On 3 March, the FCA announced a fine and ban for a market making trader who carried out “wash trades”. The outcome has been widely reported – mainly as it forms part of a recent pattern of FCA enforcement activity after a barren spell. See, for example, the list of recent cases in this speech from the FCA’s Mark Steward, Executive Director of Enforcement and Market Oversight, delivered less than a week before the wash trade decision was announced.
However, of arguably greater interest – and much less press focus – is quite how little it took to motivate the trader to make these trades. It is a stark reminder to firms and their compliance departments that they need to remain constantly vigilant and consistently encourage and reinforce correct behaviour amongst staff.
The trader in this case:
- had over 30 years’ experience,
- signed an annual Desk Mandate which prohibited wash trades specifically (the most recent annual signing being 7 days before the first wash trade),
- did not appear to make any personal financial gain nor any financial gain for his employer, and
- as shown by the FCA’s ban, was clearly risking his career and livelihood.
What sort of pressure overcame all of these elements and motivated him to act in the way he did? Well, based on the FCA’s Final Notice, not a lot.
Stifel (the trader’s firm) acted as corporate broker and financial adviser to McKay (a company listed on the LSE which was part of the FTSE All Share Index). The nature of this agreement required Stifel to perform various tasks such as market-making in McKay shares and providing share price and market information.
The trader was aware that McKay was a client of Stifel’s and (in the FCA’s words with my highlights) the “motive for executing the wash trades was to ensure that at least 13,000 McKay shares were traded each day which [the trader] believed, from conversations with colleagues, was a liquidity requirement to remain in the FTSE All Share Index. [The trader] assumed that McKay wanted to remain in that higher index for status and rating purposes.”
‘Wash trading’ involves trading where there is no change in ownership or risk and can create a false or misleading impression to other market participants as to the price, demand or supply of a security. It is clearly prohibited by the market abuse rules and the FCA’s view is that the trader knew this – there was even evidence of attempts to conceal the nature of the trading by using third party order routing.

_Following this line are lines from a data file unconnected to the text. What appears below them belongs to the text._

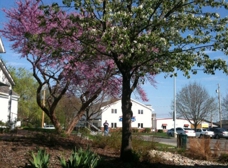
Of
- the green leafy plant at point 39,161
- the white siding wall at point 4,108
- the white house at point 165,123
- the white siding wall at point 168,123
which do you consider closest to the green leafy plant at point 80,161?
the green leafy plant at point 39,161

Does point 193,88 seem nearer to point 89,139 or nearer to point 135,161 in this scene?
point 89,139

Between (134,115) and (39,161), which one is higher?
(134,115)

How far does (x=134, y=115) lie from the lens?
248 feet

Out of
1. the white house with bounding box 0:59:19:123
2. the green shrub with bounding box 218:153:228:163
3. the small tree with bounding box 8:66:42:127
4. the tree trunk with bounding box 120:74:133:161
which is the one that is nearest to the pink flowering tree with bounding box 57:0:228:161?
the tree trunk with bounding box 120:74:133:161

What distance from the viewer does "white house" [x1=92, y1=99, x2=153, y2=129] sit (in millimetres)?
72938

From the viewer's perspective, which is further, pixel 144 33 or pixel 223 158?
pixel 223 158

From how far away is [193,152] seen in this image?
14.2m

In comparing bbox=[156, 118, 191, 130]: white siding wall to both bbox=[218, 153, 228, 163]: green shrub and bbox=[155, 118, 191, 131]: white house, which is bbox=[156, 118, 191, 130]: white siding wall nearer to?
bbox=[155, 118, 191, 131]: white house

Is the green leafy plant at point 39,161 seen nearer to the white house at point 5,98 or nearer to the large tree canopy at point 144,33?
the large tree canopy at point 144,33

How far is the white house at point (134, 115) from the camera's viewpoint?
72.9 m

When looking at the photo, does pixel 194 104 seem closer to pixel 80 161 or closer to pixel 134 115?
pixel 134 115

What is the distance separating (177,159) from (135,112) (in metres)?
62.6

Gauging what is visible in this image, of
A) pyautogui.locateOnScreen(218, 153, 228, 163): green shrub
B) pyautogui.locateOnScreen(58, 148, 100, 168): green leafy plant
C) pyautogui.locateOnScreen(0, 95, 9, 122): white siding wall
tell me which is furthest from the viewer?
pyautogui.locateOnScreen(0, 95, 9, 122): white siding wall

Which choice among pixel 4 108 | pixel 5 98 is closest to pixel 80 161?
pixel 4 108
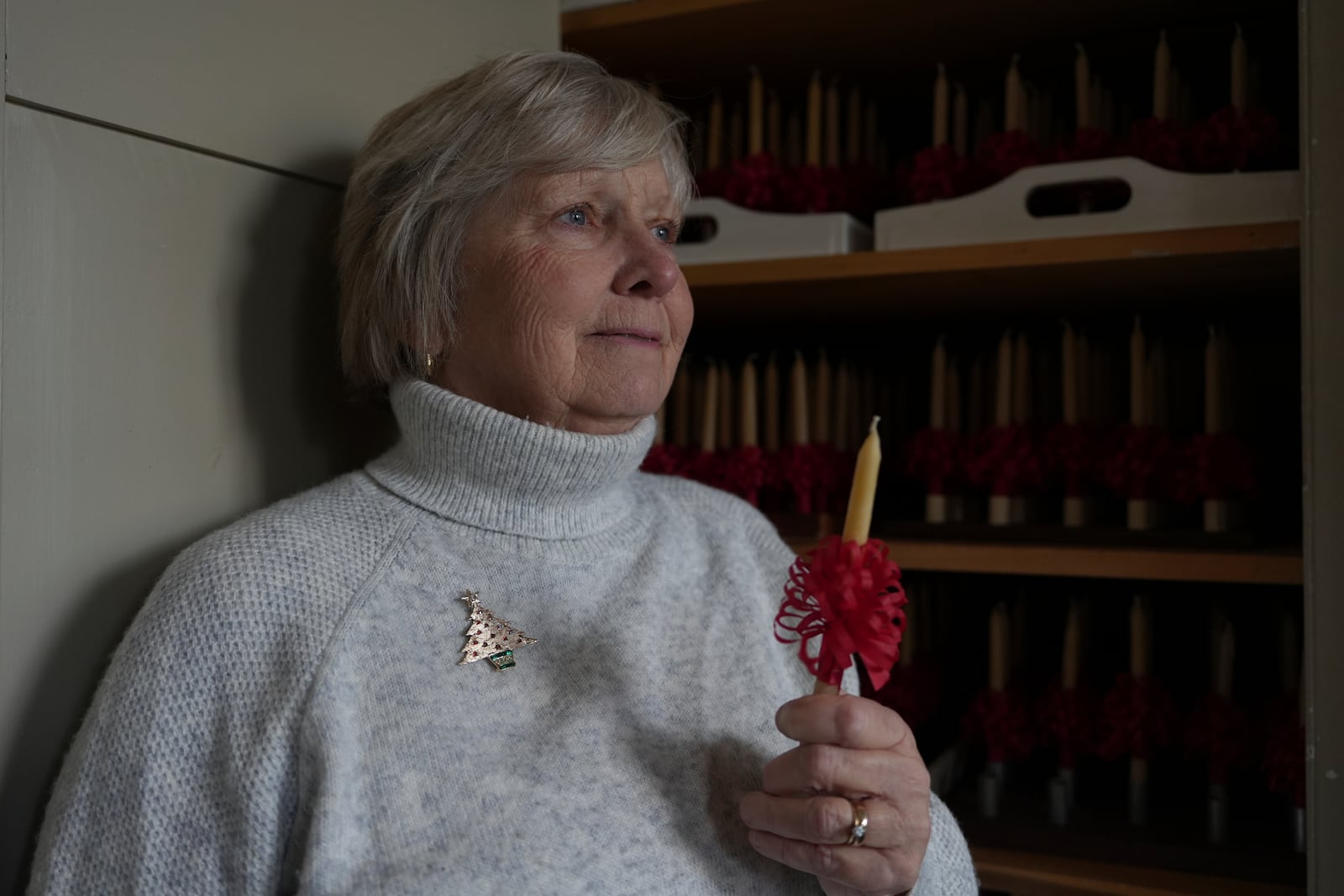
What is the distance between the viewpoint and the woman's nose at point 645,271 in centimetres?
91

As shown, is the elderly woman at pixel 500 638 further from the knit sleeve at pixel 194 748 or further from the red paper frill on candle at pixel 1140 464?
the red paper frill on candle at pixel 1140 464

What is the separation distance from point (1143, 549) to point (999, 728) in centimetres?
35

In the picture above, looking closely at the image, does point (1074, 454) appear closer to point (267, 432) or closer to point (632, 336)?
point (632, 336)

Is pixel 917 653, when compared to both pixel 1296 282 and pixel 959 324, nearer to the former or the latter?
pixel 959 324

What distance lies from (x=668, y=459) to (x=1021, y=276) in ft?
1.87

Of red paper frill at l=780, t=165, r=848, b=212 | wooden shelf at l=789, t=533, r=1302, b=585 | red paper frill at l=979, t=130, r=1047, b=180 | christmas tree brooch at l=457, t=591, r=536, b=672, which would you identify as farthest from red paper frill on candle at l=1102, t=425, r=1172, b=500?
christmas tree brooch at l=457, t=591, r=536, b=672

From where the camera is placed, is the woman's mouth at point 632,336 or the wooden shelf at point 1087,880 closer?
the woman's mouth at point 632,336

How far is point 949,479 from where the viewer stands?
55.6 inches

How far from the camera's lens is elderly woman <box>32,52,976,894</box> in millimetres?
723

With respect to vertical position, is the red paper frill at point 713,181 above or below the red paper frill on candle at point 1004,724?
above

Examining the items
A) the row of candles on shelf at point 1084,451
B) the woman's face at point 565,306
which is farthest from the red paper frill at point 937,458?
the woman's face at point 565,306

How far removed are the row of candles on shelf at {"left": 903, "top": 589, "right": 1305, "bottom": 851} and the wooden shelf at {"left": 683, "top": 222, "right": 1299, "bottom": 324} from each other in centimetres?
43

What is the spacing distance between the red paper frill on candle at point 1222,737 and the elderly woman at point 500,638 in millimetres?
509

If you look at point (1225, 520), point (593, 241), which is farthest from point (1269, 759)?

The trader thought that by assisting McKay to remain in the FTSE All Share Index, this would benefit the relationship between Stifel and McKay. The FCA made clear in its Final Notice that the trader was not asked to execute a certain volume of shares a day and Stifel has also confirmed that no action has been taken against the firm by the FCA. It is not clear that the trader would have received any direct benefit from his actions. Apparently, the sole motivation was that the trader “considered that it would reflect badly on him within Stifel if McKay did not achieve sufficiently high trading volumes”.
So it seems that a trader with extensive experience risked his livelihood in order to benefit the relationship between his firm and one of its clients and to avoid looking bad internally. In a choice between, on the one side, his internal standing with his firm and his firm’s standing with a client and, on the other, rules intended to maintain market integrity which carried the risk of fines and a ban, he chose the former.
It all came to light when Stifel identified a wash trade, told the trader to cease trading in that manner and reported the incident to the FCA. However, not before the trader had executed 129 wash trades over a 10 month period. It seems that the trading volumes were checked by the trader every day to determine if a wash trade was needed to hit the target volume (i.e. the intention to potentially commit market abuse was ever-present across the period). On some days, the wash trades made up more than 30 per cent of the total reported volume of trading in McKay shares that day.
For compliance departments, the case is a salutary reminder that even when markets face new and interesting challenges like the Gamestop issue, getting the basics right in managing the behaviour of traders within the firm must remain a top priority.
Compliance monitoring is essential, but given how little it took to cause this trader to commit market abuse, perhaps more important is ongoing training and the encouragement of correct behaviour so that traders make the right choices when faced with countervailing pressures such as their standing internally within the firm, or the desire to help the firm in its client relationships.